UNITED STATES DISTRICT COURT SOUTHERN DISTRICT OF NEW YORK
Feb 26, 2018
15 Civ. 4038 (GBD) (DF) (S.D.N.Y. Feb. 26, 2018)

Summary

finding that receiving less favorable work assignments that do not radically change the nature of the work, and are consistent with the duties of plaintiff's position, and carry with them no diminution in compensation or responsibilities, are insufficient to constitute an adverse employment action

Summary of this case from Bansal v. City of New York

Opinion

15 Civ. 4038 (GBD) (DF)

02-26-2018

SEAN G. FELDER, Plaintiff, v. MADISON SQUARE GARDEN and RADIO CITY MUSIC HALL, Defendants.


MEMORANDUM DECISION AND ORDER

:

Plaintiff Sean G. Felder, pro se, brings this employment discrimination action under Title VII of the Civil Rights Act of 1964, 42 U.S.C. § 2000e et seq., against his former employers, Madison Square Garden and Radio City Music Hall (collectively, "Defendants"), alleging discrimination in his employment as a security guard because he is African-American. (3d Am. Compl., ECF No. 52, ¶¶ 1-5, 7-13.) The relevant procedural and factual background is set forth in greater detail in this Court's March 13, 2017 Memorandum Decision and Order ("3/15/17 M&O," ECF No. 49), and in Magistrate Judge Debra Freeman's January 25, 2017 Report and Recommendation ("1/25/17 Report," ECF No. 46).

Defendants previously moved to dismiss the claims asserted in Plaintiff's second amended complaint, which this Court granted on the basis of Magistrate Judge Freeman's 1/25/17 Report. (See 3/15/17 M&O at 4.) However, on Magistrate Judge Freeman's recommendation, this Court granted Plaintiff one final opportunity to replead solely to set forth the factual basis for what Judge Freeman construed as a discriminatory denial-of-hours claim. (Id. at 3-4.) In doing so, Plaintiff was directed to follow the detailed pleading instructions Magistrate Judge Freeman provided in her 1/25/17 Report. (See id at 4.)

In her report, Judge Freeman recommended that if leave to replead was granted, Plaintiff should be instructed to allege the following facts:

[T]hat he is not Hispanic (assuming that this is true); that he suffered an adverse employment action—in particular, that he was denied hours of work; . . . that a motivating factor for Defendants' denying him hours of work was his non-Hispanic national origin[;] . . . the period of time in which he was denied work hours that were instead given to Hispanic workers; the fact that, in terms of his job position and qualifications, he was similarly situated to the workers who were awarded the hours that he was denied; and the damages he suffered as a result of any discriminatory denial of hours.
1/25/17 Report at 28.

Plaintiff filed a third amended complaint in May 2017. Plaintiff's amended complaint, however, does not track the specific instructions laid out in Magistrate Judge Freeman's 1/25/17 Report. Instead, he asserts allegations, never before raised, that Defendants' Hispanic employees received "easier, more favorable" work assignments than Plaintiff. (3d Am. Compl. ¶¶ 7-12.) For the second time in this now three-year-old litigation, Defendants move to dismiss Plaintiff's claims pursuant to Rule 12(b)(6) of the Federal Rules of Civil Procedure for failure to state a claim upon which relief can be granted or, in the alternative, for summary judgment under Rule 56. (Defs.' Mot., ECF No. 54.)

## Dataset records:
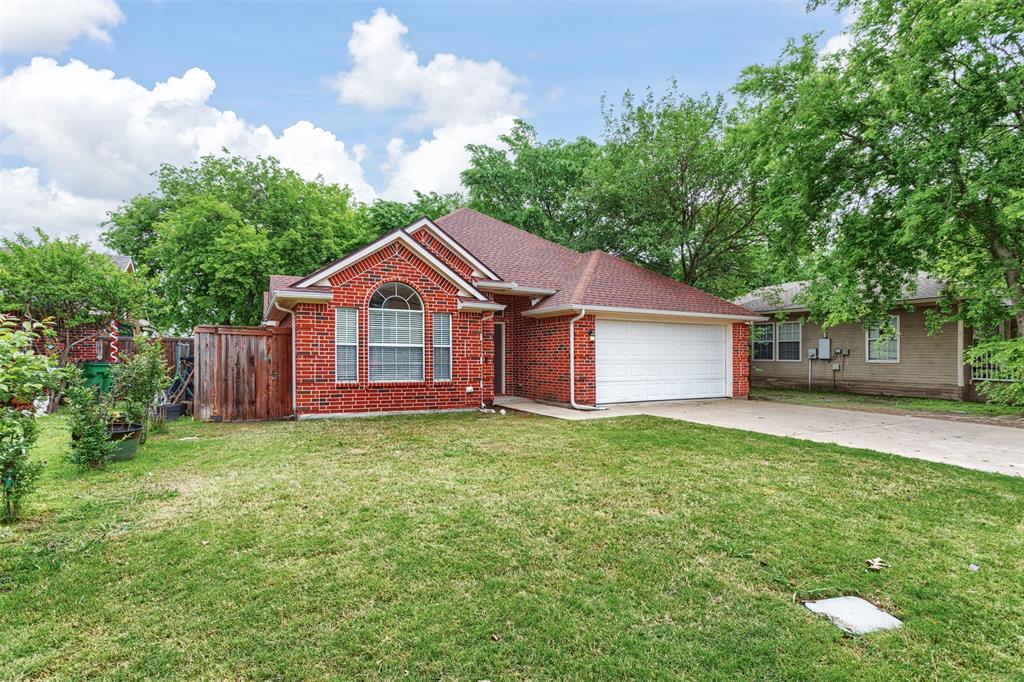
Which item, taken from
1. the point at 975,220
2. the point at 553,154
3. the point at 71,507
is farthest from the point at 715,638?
the point at 553,154

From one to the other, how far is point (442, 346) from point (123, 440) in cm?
602

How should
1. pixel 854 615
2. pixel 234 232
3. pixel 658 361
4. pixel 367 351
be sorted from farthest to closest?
pixel 234 232, pixel 658 361, pixel 367 351, pixel 854 615

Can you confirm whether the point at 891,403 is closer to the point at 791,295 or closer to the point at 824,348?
the point at 824,348

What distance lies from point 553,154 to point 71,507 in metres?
24.2

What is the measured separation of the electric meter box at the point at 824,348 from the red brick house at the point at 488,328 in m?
4.04

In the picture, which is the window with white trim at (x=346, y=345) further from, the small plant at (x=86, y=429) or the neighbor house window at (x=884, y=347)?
the neighbor house window at (x=884, y=347)

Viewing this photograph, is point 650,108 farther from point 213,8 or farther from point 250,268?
point 250,268

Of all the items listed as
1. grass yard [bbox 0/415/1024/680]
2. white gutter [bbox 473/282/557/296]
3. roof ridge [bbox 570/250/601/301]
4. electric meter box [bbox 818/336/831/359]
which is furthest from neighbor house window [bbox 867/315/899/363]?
grass yard [bbox 0/415/1024/680]

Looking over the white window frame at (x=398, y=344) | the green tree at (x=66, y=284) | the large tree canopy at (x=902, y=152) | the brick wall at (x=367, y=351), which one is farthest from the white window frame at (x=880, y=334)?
the green tree at (x=66, y=284)

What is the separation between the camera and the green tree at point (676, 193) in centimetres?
1531

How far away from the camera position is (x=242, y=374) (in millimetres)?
10031

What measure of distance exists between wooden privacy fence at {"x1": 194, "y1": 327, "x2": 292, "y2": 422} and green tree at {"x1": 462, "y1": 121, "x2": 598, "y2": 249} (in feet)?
51.1

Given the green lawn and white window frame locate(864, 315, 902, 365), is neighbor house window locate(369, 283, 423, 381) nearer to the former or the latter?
the green lawn

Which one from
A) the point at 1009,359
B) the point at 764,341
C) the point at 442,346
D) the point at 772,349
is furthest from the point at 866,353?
the point at 442,346
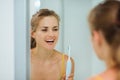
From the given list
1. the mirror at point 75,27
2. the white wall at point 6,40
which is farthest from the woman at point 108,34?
the white wall at point 6,40

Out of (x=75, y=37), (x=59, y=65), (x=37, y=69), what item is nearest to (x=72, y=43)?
(x=75, y=37)

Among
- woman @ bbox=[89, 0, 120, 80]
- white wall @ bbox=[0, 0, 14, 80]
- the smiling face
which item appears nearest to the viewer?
woman @ bbox=[89, 0, 120, 80]

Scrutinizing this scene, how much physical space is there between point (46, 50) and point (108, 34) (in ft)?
3.35

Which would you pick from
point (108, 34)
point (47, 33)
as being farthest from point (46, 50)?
point (108, 34)

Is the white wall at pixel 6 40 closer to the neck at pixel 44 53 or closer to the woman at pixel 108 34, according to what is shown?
the neck at pixel 44 53

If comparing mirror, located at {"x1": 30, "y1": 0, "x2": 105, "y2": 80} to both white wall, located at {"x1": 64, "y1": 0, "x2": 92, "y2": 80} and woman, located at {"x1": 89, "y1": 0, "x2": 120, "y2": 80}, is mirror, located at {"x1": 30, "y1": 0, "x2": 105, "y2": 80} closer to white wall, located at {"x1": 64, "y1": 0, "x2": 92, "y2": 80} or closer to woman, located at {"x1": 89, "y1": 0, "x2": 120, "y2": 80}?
white wall, located at {"x1": 64, "y1": 0, "x2": 92, "y2": 80}

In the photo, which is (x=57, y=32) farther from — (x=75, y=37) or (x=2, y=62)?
(x=2, y=62)

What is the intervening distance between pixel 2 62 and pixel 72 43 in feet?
2.00

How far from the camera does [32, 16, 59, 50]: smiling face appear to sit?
1.75 metres

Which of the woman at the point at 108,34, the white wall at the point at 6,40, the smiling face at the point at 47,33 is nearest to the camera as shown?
the woman at the point at 108,34

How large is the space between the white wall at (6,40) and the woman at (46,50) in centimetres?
20

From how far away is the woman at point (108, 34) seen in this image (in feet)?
2.69

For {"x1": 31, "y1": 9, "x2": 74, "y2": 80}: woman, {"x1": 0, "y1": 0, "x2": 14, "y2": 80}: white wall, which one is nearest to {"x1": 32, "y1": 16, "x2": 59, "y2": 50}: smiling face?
{"x1": 31, "y1": 9, "x2": 74, "y2": 80}: woman

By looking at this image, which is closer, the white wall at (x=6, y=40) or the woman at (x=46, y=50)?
the woman at (x=46, y=50)
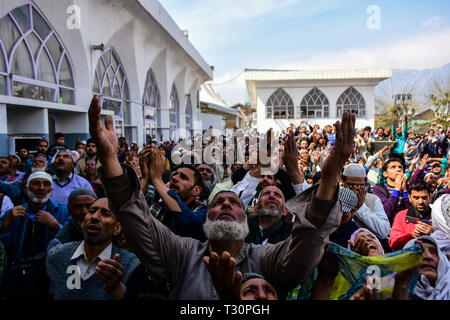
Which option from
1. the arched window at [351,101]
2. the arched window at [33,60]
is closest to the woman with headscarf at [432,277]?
the arched window at [33,60]

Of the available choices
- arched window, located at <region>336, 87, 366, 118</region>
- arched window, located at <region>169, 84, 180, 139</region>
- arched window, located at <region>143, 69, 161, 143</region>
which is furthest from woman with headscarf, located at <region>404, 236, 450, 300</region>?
arched window, located at <region>336, 87, 366, 118</region>

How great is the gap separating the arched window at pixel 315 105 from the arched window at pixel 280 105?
899 mm

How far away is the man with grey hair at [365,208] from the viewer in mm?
2857

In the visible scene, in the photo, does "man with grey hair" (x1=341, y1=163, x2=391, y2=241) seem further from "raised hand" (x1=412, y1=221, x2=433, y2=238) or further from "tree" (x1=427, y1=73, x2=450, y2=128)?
"tree" (x1=427, y1=73, x2=450, y2=128)

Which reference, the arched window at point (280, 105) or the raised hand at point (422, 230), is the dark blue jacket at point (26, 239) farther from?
the arched window at point (280, 105)

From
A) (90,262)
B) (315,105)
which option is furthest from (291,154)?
(315,105)

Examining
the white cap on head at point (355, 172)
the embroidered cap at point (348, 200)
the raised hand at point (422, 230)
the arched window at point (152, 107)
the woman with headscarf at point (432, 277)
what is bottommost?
the woman with headscarf at point (432, 277)

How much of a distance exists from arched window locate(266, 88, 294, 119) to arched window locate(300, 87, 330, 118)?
0.90m

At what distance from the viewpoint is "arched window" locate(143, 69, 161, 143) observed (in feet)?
51.9

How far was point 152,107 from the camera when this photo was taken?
16625 mm

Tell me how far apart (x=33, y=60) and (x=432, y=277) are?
9.14m
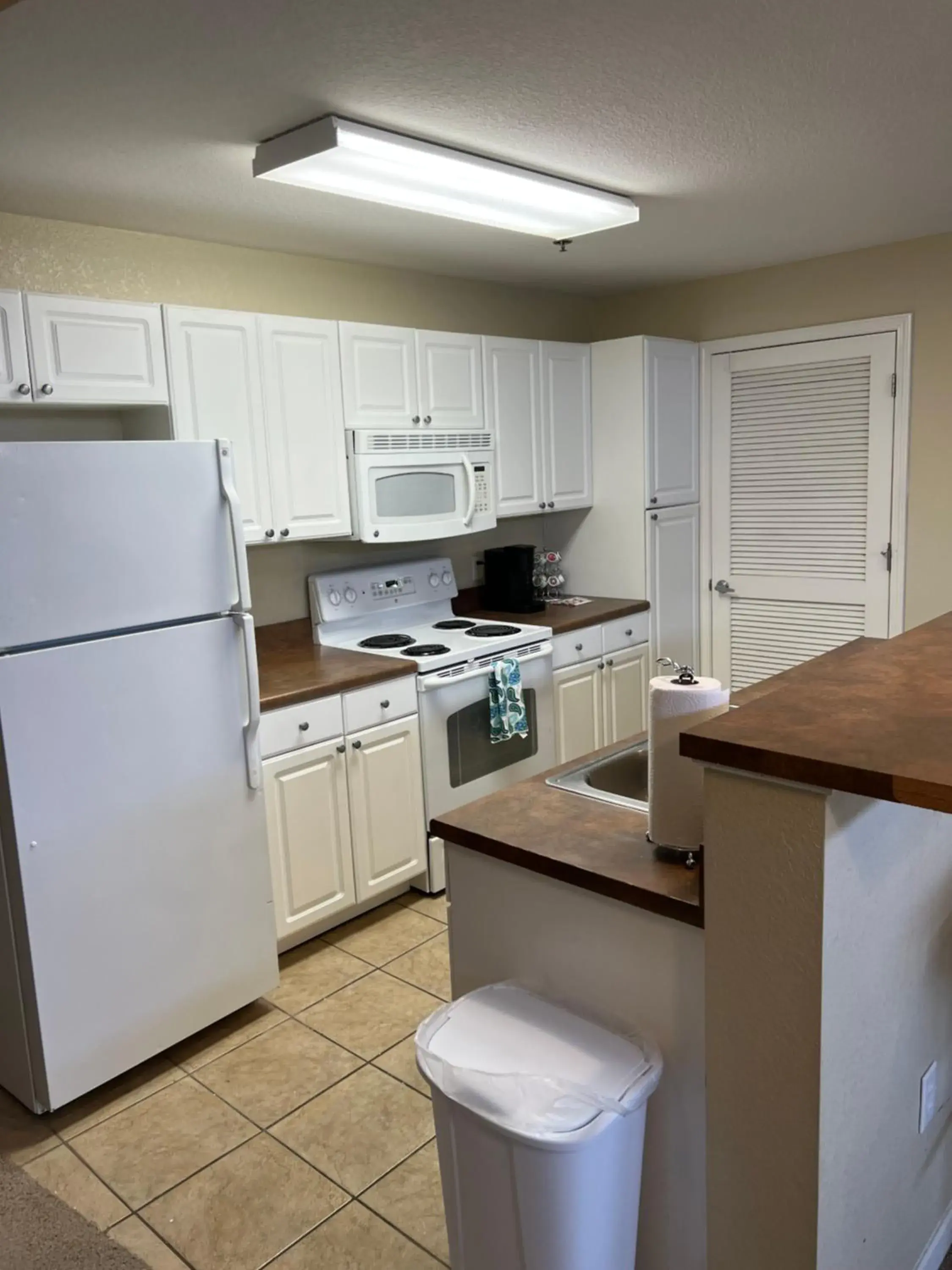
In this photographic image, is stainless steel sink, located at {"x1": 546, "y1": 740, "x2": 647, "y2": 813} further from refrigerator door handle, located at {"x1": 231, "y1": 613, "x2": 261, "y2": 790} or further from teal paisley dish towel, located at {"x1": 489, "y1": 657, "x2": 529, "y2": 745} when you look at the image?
teal paisley dish towel, located at {"x1": 489, "y1": 657, "x2": 529, "y2": 745}

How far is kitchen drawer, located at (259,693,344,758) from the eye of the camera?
288cm

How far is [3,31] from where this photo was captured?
5.43 feet

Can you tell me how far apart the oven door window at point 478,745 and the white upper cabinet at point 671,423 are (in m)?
1.31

## Problem to solve:
Please write out the part of the court opinion between "Defendants previously moved" and "(See id at 4.)", inclusive.

## Complete output:
Defendants previously moved to dismiss the claims asserted in Plaintiff's second amended complaint, which this Court granted on the basis of Magistrate Judge Freeman's 1/25/17 Report. (See 3/15/17 M&O at 4.) However, on Magistrate Judge Freeman's recommendation, this Court granted Plaintiff one final opportunity to replead solely to set forth the factual basis for what Judge Freeman construed as a discriminatory denial-of-hours claim. (Id. at 3-4.) In doing so, Plaintiff was directed to follow the detailed pleading instructions Magistrate Judge Freeman provided in her 1/25/17 Report. (See id at 4.)